Copy out each line of the material below that holds the string "category".

====== Records for the exercise ======

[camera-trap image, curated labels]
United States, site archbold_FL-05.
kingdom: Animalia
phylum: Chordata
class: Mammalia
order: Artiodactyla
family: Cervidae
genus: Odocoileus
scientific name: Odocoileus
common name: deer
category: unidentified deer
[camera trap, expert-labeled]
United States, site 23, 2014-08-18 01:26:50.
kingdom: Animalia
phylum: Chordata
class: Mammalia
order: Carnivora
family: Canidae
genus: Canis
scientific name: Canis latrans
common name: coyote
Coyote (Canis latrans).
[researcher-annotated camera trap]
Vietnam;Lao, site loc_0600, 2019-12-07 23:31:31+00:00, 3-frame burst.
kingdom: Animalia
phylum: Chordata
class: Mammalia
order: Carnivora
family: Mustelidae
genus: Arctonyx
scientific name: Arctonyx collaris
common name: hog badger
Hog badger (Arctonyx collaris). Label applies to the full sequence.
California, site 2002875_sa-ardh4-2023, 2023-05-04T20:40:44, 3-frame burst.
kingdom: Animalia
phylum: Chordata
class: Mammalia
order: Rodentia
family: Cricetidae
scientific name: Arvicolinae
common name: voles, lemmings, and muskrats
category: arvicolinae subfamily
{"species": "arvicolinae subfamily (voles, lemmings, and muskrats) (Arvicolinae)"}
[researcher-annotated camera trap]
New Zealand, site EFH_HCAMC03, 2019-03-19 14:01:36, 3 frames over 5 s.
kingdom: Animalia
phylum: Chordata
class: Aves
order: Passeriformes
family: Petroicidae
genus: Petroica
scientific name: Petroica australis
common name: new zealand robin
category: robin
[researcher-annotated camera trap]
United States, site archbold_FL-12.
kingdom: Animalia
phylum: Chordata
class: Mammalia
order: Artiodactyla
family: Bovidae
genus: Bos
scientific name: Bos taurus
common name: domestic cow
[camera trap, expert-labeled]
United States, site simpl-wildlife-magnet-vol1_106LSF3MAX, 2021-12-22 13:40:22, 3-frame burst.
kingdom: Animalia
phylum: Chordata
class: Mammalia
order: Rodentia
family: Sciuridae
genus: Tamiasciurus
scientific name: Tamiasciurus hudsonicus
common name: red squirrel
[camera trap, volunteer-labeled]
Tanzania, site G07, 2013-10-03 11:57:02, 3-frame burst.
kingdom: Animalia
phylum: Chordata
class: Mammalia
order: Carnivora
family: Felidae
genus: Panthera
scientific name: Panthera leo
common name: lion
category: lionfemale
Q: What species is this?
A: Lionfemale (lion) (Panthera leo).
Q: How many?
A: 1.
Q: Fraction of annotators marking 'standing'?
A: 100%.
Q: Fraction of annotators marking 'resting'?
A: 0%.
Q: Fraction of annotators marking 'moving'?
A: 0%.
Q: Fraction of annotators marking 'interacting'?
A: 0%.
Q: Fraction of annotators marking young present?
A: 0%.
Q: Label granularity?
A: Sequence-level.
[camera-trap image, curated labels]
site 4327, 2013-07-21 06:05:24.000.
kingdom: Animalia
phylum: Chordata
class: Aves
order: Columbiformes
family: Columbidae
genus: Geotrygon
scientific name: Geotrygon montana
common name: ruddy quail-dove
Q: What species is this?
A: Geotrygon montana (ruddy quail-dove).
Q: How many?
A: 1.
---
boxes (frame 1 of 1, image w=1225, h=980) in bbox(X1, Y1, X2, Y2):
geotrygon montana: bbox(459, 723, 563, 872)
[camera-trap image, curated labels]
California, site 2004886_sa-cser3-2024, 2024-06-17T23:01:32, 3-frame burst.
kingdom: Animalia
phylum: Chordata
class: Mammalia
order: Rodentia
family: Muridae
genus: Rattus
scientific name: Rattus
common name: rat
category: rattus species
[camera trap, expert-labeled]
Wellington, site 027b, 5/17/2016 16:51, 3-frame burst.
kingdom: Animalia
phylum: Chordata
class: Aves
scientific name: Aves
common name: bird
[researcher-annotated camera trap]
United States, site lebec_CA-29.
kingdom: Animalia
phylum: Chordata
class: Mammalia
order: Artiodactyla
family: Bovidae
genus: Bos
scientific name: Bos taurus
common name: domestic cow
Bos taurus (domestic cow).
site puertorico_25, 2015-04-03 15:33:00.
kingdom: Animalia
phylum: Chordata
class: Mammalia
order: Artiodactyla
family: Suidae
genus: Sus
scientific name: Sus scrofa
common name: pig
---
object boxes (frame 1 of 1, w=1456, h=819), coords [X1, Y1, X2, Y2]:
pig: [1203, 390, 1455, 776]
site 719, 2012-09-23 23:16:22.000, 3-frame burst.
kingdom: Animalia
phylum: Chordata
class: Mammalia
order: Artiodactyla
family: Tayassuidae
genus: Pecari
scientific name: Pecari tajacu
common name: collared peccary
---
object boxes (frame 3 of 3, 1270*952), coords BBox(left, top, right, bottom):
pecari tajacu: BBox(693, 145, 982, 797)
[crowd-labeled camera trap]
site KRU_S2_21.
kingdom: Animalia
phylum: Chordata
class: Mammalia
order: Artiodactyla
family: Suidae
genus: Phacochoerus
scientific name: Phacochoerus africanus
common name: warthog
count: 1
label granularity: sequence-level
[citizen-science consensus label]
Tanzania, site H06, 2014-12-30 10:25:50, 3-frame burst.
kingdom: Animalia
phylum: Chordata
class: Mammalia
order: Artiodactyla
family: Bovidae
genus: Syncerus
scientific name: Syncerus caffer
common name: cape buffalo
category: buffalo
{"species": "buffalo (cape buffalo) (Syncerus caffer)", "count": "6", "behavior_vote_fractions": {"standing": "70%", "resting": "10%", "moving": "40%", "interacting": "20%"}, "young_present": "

======

Completed task —
category: unidentified deer
category: arvicolinae subfamily
category: robin
category: lionfemale
category: rattus species
category: buffalo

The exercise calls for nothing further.